Write out the part of the records that begins with the line containing "From the provided options" and runs through the end of the records as a JSON list of strings, with one string per line and no blank lines.

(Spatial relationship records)
===

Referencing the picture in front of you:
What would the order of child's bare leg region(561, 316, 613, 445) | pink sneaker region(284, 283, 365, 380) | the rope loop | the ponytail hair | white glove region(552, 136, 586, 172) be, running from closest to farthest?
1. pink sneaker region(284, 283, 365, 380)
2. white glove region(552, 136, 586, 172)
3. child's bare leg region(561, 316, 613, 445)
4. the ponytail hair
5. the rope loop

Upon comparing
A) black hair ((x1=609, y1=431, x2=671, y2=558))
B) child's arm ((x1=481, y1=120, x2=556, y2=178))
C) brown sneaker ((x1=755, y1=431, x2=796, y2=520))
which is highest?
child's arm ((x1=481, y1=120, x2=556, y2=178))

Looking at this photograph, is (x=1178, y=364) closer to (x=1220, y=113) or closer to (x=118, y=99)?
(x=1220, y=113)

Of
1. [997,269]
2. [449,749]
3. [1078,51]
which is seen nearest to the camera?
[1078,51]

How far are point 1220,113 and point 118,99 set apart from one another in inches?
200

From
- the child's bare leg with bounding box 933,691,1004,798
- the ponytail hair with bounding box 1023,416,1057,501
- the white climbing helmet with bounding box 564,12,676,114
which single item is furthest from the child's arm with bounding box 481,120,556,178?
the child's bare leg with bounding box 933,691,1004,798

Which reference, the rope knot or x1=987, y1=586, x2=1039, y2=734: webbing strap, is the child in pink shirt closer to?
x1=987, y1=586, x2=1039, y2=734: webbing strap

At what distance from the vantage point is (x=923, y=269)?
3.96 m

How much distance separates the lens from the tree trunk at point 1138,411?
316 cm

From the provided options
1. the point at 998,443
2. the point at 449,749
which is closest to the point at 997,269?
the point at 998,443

===

Output for this exercise =
[
  "From the provided options",
  "1. the point at 998,443",
  "2. the point at 449,749",
  "which is closest to the point at 997,269?",
  "the point at 998,443"
]